What is expected: Reproduce word for word the lines of the records below, starting at the line that contains "What is the distance from" and continuing through the final line of the records, with both ends included.

Data entries:
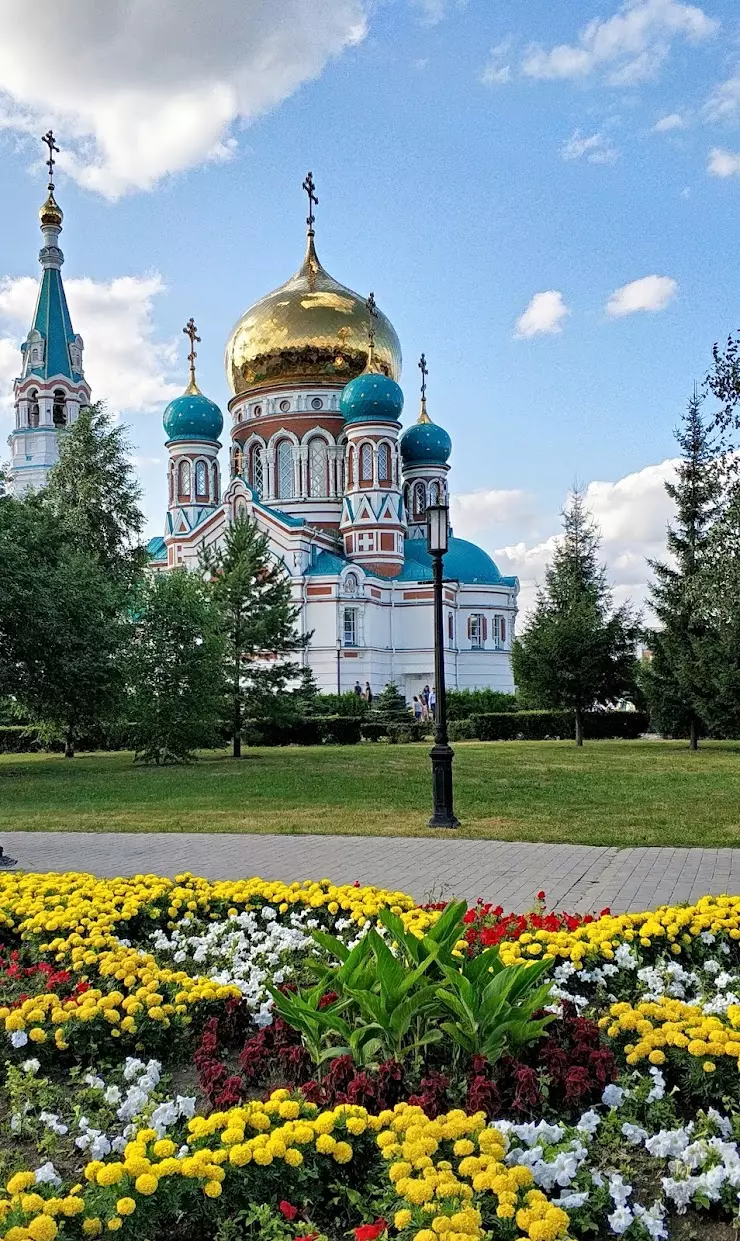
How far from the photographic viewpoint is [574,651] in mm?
27312

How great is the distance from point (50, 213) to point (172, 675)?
3486 centimetres

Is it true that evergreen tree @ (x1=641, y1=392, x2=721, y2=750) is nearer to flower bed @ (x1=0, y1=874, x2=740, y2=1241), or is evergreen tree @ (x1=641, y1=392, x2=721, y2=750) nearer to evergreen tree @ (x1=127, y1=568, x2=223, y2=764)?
evergreen tree @ (x1=127, y1=568, x2=223, y2=764)

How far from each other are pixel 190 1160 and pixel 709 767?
17.5 metres

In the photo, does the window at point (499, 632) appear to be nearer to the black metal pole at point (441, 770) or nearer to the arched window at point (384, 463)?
the arched window at point (384, 463)

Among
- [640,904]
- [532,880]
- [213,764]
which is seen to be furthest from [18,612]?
[640,904]

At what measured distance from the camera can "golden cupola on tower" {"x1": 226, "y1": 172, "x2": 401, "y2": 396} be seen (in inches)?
1791

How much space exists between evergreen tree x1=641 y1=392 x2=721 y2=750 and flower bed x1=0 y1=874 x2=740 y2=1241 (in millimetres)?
22058

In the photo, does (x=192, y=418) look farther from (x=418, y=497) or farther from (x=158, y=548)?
(x=418, y=497)

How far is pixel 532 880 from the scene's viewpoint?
25.7 feet

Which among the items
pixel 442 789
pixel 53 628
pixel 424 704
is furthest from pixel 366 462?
pixel 442 789

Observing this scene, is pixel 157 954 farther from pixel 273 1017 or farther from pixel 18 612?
pixel 18 612

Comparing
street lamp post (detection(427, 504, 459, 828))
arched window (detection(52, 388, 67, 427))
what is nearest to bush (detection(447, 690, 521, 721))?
arched window (detection(52, 388, 67, 427))

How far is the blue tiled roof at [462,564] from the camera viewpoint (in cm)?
4534

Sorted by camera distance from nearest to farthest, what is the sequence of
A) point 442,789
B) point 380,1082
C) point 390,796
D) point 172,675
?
point 380,1082, point 442,789, point 390,796, point 172,675
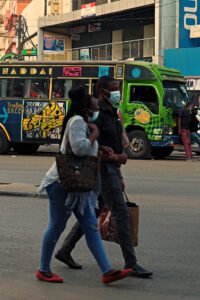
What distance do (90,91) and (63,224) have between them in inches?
580

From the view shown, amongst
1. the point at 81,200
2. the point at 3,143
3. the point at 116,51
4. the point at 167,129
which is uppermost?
the point at 116,51

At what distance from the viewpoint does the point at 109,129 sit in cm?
584

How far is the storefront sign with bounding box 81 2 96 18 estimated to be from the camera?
39894mm

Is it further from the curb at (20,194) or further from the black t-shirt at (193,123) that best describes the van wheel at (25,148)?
the curb at (20,194)

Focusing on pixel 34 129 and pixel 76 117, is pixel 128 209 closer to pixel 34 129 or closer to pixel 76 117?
pixel 76 117

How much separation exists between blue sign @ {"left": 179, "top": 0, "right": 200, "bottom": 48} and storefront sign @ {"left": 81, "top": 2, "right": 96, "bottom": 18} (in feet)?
26.6

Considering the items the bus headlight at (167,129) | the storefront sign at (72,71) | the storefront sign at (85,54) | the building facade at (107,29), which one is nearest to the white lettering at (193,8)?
the building facade at (107,29)

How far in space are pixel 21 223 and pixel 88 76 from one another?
1242cm

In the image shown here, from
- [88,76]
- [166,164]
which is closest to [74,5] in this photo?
[88,76]

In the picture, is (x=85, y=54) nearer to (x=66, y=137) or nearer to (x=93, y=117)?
(x=93, y=117)

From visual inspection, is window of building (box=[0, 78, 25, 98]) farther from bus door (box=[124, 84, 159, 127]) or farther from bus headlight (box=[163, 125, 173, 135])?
bus headlight (box=[163, 125, 173, 135])

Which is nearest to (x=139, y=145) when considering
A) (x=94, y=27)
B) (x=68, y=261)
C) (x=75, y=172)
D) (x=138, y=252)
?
(x=138, y=252)

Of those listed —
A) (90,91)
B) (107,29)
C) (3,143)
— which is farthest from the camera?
(107,29)

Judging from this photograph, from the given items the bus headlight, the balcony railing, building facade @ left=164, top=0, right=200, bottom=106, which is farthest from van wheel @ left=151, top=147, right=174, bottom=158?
the balcony railing
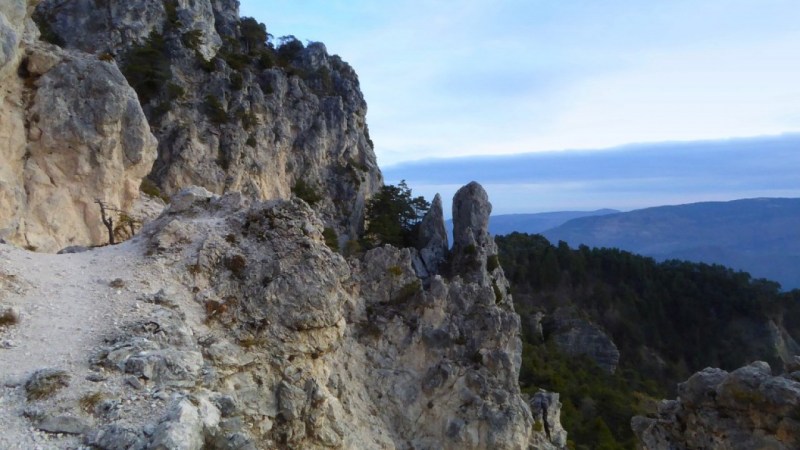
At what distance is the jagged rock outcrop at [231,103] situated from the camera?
116 feet

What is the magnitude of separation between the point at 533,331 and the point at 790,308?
31629mm

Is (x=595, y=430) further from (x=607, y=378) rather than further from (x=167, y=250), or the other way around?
(x=167, y=250)

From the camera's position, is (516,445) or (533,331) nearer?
(516,445)

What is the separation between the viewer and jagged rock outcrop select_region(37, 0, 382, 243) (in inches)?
1398

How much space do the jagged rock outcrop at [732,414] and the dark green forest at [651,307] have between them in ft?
93.1

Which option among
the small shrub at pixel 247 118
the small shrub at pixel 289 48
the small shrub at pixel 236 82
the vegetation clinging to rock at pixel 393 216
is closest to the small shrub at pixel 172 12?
the small shrub at pixel 236 82

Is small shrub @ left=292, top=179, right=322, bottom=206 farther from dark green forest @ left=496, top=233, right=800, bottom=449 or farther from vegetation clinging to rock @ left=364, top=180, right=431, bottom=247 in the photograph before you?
dark green forest @ left=496, top=233, right=800, bottom=449

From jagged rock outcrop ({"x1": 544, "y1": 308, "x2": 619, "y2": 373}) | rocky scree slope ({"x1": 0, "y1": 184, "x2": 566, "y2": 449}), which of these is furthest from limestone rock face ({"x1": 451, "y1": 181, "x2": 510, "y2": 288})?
rocky scree slope ({"x1": 0, "y1": 184, "x2": 566, "y2": 449})

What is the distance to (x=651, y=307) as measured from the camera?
64.7 metres

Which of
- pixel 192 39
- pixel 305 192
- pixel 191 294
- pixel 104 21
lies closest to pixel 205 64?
pixel 192 39

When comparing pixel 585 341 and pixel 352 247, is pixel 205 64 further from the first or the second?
pixel 585 341

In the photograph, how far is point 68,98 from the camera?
19.1 metres

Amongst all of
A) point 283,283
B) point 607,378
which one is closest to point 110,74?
point 283,283

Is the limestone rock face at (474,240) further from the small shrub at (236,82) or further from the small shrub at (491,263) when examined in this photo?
the small shrub at (236,82)
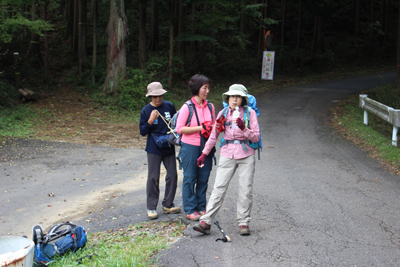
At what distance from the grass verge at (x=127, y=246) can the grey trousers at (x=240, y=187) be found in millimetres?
608

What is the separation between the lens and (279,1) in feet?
129

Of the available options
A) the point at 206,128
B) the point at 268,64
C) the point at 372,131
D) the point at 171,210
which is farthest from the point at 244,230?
the point at 268,64

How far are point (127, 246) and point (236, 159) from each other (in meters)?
1.76

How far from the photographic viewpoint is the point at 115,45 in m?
16.7

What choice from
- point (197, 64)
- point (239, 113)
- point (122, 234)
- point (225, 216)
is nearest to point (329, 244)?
point (225, 216)

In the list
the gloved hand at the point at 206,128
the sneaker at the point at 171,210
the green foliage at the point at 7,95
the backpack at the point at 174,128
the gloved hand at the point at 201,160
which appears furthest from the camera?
the green foliage at the point at 7,95

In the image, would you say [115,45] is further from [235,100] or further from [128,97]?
[235,100]

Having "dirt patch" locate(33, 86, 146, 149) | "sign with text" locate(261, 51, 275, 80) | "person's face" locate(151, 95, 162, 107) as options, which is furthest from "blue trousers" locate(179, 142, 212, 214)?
"sign with text" locate(261, 51, 275, 80)

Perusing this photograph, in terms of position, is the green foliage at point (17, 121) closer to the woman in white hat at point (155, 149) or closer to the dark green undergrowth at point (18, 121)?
the dark green undergrowth at point (18, 121)

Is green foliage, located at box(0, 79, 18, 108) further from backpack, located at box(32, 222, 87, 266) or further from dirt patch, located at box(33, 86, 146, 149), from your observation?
backpack, located at box(32, 222, 87, 266)

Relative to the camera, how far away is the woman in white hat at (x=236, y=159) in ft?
15.4

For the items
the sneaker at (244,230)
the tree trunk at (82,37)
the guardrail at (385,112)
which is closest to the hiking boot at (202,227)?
the sneaker at (244,230)

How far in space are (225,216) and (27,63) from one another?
2001cm

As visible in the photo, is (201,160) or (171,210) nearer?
(201,160)
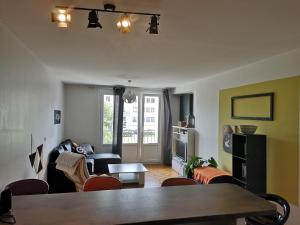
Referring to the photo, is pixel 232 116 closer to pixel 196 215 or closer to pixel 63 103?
pixel 196 215

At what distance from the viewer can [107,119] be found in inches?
286

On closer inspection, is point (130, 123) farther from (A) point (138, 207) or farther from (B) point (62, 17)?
(A) point (138, 207)

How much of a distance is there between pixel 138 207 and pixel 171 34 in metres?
1.75

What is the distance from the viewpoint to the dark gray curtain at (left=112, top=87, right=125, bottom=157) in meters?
7.07

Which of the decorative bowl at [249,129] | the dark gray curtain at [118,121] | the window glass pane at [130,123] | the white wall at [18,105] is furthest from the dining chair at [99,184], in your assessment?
the window glass pane at [130,123]

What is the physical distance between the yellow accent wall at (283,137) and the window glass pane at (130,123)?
4.33 meters

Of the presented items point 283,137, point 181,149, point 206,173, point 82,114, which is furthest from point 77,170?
point 82,114

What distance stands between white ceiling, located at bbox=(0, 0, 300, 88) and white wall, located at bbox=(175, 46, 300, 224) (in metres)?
0.17

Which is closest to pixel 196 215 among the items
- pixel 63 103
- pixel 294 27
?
pixel 294 27

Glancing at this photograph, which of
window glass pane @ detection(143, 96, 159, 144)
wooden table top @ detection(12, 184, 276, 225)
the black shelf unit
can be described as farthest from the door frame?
wooden table top @ detection(12, 184, 276, 225)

Task response:
What is the distance from the viewpoint to the dark gray curtain at (left=112, top=87, right=125, bottom=157) in meters?
7.07

Which of the decorative bowl at [249,129] | the dark gray curtain at [118,121] | the window glass pane at [130,123] | the white wall at [18,105] is furthest from the dining chair at [99,184], in your assessment?
the window glass pane at [130,123]

What is the physical distance between the yellow accent wall at (283,137) and the window glass pane at (130,123)?
4.33 meters

Of the presented items point 283,137, point 181,149, point 206,173, point 82,114, which is furthest from point 77,170?
point 82,114

What distance stands between white ceiling, located at bbox=(0, 0, 300, 88) and white wall, located at bbox=(175, 46, 300, 224) (in metres)?
0.17

Which is closest to pixel 196 215 among the items
- pixel 63 103
- pixel 294 27
?
pixel 294 27

Glancing at this photograph, which of
window glass pane @ detection(143, 96, 159, 144)
wooden table top @ detection(12, 184, 276, 225)
the black shelf unit
can be described as farthest from the door frame?
wooden table top @ detection(12, 184, 276, 225)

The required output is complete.